Requirement
Copy the listing below word for word, keeping every line as it appears.

────────

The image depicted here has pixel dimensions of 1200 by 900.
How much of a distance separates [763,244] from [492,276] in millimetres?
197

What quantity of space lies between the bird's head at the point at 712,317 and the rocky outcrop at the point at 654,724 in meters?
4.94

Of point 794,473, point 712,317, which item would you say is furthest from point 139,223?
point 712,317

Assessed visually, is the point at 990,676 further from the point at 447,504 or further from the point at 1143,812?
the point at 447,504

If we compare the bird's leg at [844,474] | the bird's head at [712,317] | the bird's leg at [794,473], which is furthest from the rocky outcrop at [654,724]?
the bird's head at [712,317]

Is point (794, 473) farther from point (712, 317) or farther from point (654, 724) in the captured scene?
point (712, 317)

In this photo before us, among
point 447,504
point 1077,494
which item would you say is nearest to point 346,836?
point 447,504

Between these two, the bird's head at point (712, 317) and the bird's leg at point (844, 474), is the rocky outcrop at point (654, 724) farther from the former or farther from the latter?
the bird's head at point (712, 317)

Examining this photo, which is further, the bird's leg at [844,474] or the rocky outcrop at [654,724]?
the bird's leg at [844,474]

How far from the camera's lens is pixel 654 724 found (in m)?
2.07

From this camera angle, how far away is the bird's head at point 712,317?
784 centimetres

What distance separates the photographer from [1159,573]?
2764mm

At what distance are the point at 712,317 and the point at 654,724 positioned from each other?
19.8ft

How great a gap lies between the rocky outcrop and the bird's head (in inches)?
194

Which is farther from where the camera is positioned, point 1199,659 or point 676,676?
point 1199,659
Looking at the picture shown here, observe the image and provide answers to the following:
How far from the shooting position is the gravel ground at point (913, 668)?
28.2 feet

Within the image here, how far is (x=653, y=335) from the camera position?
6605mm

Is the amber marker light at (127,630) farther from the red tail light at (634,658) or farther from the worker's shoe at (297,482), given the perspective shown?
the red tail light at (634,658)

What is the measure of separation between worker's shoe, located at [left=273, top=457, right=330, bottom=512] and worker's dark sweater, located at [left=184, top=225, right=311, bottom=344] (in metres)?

────────

Result for this exercise
The image depicted here has pixel dimensions of 1200 by 900.
How much of a distance separates [763,244] from [492,276] in millimetres?
197

What quantity of space lies between the bird's head at the point at 712,317 and the rocky outcrop at the point at 654,724 in meters?
4.94

Of point 794,473, point 712,317, which item would you say is furthest from point 139,223?
point 712,317

Assessed visually, is the point at 990,676 further from the point at 447,504 or further from the point at 1143,812?
the point at 447,504

If we compare the bird's leg at [844,474] | the bird's head at [712,317] | the bird's leg at [794,473], which is furthest from the rocky outcrop at [654,724]?
the bird's head at [712,317]

Is point (794, 473) farther from point (712, 317) or farther from point (654, 724) in the captured scene?
point (712, 317)

In this photo before us, among
point 447,504
point 1077,494
which item would you say is nearest to point 346,836?
point 447,504

Between these two, the bird's head at point (712, 317) and the bird's leg at point (844, 474), is the rocky outcrop at point (654, 724) farther from the former or farther from the latter?
the bird's head at point (712, 317)

Examining this photo, which is further, the bird's leg at [844,474] or the rocky outcrop at [654,724]?
the bird's leg at [844,474]

How far from the camera's lens is pixel 654 724 found (in m)?
2.07

From this camera angle, how far away is the bird's head at point 712,317?
784 centimetres

What distance separates the photographer from [1159,573]?
2764mm

At what distance are the point at 712,317 and the point at 654,724 positioned from each other?
19.8ft

How great a gap lies between the rocky outcrop and the bird's head (in inches)?
194

Which is farther from where the camera is positioned, point 1199,659 or point 676,676?
point 1199,659
Looking at the picture shown here, observe the image and provide answers to the following:
How far from the shooting position is the gravel ground at point (913, 668)?
28.2 feet

Within the image here, how far is (x=653, y=335) from the camera position?
6605mm

Is the amber marker light at (127,630) farther from the red tail light at (634,658) or farther from the worker's shoe at (297,482), given the perspective shown?
the red tail light at (634,658)

What is the measure of separation between worker's shoe, located at [left=273, top=457, right=330, bottom=512] and worker's dark sweater, located at [left=184, top=225, right=311, bottom=344] (in metres)?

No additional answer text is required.